Pour évaluer la portée des restructurations en cours, il faut d'abord dégager le rôle spécifique des fusions et acquisitions dans les mouvements de réorganisation capitalistique qui affectent les entreprises.

De façon générale, une opération de fusion-acquisition constitue une opération de croissance externe. Elle peut être décidée de façon unilatérale par un des protagonistes concernés, qui prend l'initiative d'une opération hostile ou, pour utiliser les euphémismes qui ont cours, inamicale ou non sollicitée ; mais elle peut également procéder d'un accord entre les groupes de contrôle des entreprises concernées et revêt alors le caractère d'une opération amicale. Quelles que soient les conditions dans lesquelles elle est engagée, une telle opération débouche soit sur l'absorption d'une ou de plusieurs entités par une autre, soit sur la constitution d'une entreprise nouvelle, née de la fusion des entités intégrées.
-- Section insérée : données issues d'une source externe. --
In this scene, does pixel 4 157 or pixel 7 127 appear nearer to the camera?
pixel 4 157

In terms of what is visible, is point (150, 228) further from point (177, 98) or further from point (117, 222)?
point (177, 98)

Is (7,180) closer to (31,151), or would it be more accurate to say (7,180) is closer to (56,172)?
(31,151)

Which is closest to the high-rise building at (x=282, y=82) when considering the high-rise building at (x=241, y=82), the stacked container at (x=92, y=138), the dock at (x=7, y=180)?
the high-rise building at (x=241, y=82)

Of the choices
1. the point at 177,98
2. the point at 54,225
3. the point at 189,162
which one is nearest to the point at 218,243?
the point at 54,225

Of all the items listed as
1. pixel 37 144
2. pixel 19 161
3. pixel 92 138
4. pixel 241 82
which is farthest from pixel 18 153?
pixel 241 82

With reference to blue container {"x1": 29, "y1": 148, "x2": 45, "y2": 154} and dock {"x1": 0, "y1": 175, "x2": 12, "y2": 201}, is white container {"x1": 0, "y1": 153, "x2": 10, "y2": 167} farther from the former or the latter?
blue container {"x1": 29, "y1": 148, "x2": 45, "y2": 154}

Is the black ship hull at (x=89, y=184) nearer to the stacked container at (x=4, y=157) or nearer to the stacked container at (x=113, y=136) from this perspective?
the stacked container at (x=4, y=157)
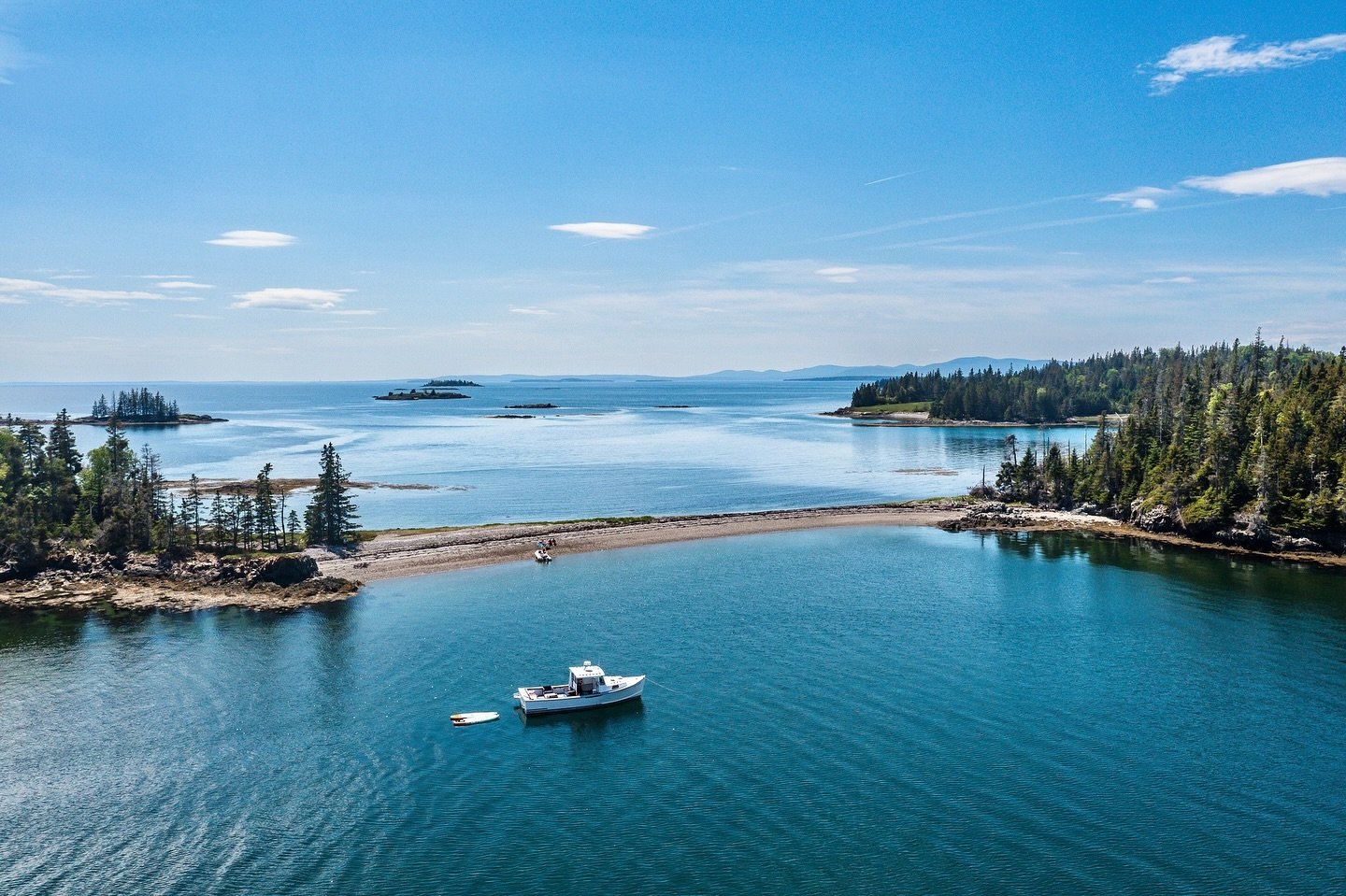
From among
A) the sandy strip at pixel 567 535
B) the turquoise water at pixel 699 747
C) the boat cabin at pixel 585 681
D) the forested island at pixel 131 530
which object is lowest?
the turquoise water at pixel 699 747

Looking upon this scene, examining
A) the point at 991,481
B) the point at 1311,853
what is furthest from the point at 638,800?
the point at 991,481

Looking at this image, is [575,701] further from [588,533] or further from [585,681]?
[588,533]

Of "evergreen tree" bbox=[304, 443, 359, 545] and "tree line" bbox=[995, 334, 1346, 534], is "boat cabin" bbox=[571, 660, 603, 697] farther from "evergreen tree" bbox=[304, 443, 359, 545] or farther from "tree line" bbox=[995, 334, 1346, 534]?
"tree line" bbox=[995, 334, 1346, 534]

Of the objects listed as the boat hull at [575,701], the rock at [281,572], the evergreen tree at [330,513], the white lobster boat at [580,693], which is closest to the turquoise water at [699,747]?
the boat hull at [575,701]

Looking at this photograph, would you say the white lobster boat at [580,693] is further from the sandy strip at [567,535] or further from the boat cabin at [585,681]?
the sandy strip at [567,535]

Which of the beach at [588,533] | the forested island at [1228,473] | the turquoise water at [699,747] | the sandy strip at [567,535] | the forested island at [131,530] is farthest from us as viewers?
the forested island at [1228,473]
Dans certains cas encore, la formation ou l'extension d'un groupe permet de fédérer plusieurs entreprises, qui conservent leur indépendance juridique mais acquièrent une unité de décision et une cohérence stratégique grâce à l'établissement, entre elles, de liens en capital.

Malgré la diversité de leurs modalités, ces opérations ont en commun de mettre en jeu les structures capitalistiques des entités qu'elles concernent. Elles se traduisent par un réaménagement du périmètre juridique et stratégique de ces dernières. A cet égard, elles diffèrent de relations interentreprises d'un autre type, qui appuient des coopérations durables sur le recours à des mécanismes contractuels sans exiger nécessairement des prises de participation ou des prises de contrôle 1. De tels partenariats, qui économisent les mises de fonds imposées par des acquisitions importantes, correspondent à la mise en commun de certaines activités par plusieurs entreprises.